Festzuhalten ist, dass die Studie mit Zustimmung der Islamischen
Glaubensgemeinschaft erfolgte. Die Fragebögen wurden bei einer Lehrerversammlung im
Sommer 2007 verteilt. In der Selbstverständlichkeit die Freiheit der Wissenschaft zu
respektieren war rückblickend verabsäumt worden, in die Formulierung der Fragestellung
einzugreifen. Es hätte auffallen müssen, dass irritierende Wendungen darunter waren, die
suggestiv eine Antwort vorgeben was wohl auch nicht im Sinne eines fundierten
Ergebnisses sein kann. Wenn bei den Fragen nach Demokratie und Menschenrechten der
Anschein erweckt wird, dabei handle es sich um Gegensätze zum Islam, ist dies
problematisch. Werden diese als a priori unvereinbar mit dem Islam dargestellt, mag dies
zur negativen Antwort verleiten. Bei einer klaren Formulierung wie: Sind Islam und
Demokratie vereinbar? wäre ein anderes Ergebnis zu erwarten gewesen. Dann steht zu
vermuten, dass nicht rund 78%, sondern an die 100 % die Demokratie bejaht hätten.

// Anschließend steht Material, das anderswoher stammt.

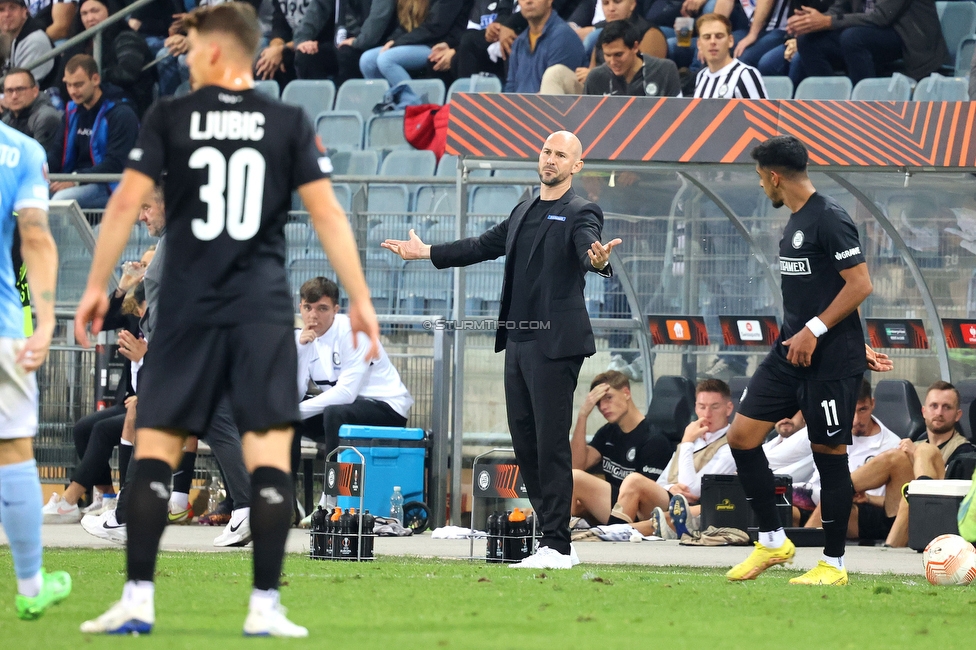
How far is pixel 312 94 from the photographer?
1697 cm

Eine ständige Qualitätssicherung und -steigerung des islamischen
Religionsunterrichtes ist seit Jahren nicht nur ein Anliegen der islamischen
Glaubensgemeinschaft, sondern hier werden kontinuierlich wichtige Maßnahmen gesetzt. Dazu
gehören an erster Stelle die Schaffung adäquater Bildungseinrichtungen für
Religionslehrer: die IRPA für die Ausbildung, das IHL für die Fortbildung bereits in
Dienst stehender Lehrer und die Islamische Religionspädagogik an der Universität Wien.
Im Auswahlverfahren der Lehrer ist eine strukturierte Aufnahmsprüfung generell Pflicht,
auch für Absolventen der IRPA. Die Erhöhung der Zahl der Fachinspektoren von einer
Person auf inzwischen acht brachte Verbesserungen für den Unterrichtsstil. Heute werden
zusätzlich zu den Büchern Arbeitsblätter und anderes didaktische Material eingesetzt.
Methodenvielfalt ersetzt den früher oft üblichen Frontalunterricht und schafft ein
Klima, in dem sich die Schüler zu Mündigkeit entwickeln können. Die Ziele des
Religionsunterrichtes, Orientierung gerade in der Frage der Identität zu geben, werden
damit besser umgesetzt. (siehe auch die unten angeführten Ziele des
Religionsunterrichtes, bzw. http://www.derislam.at/islam.php?name=Themen&pa=showpage&pid=154
) Stundenverlaufspläne sind an Stelle der bloßen Themenvorgabe durch den Lehrplan
getreten und geben Unterrichtenden praktische Anleitung. Diese fließen auch in das
Großprojekt einer Neuformulierung des Lehrplans ein.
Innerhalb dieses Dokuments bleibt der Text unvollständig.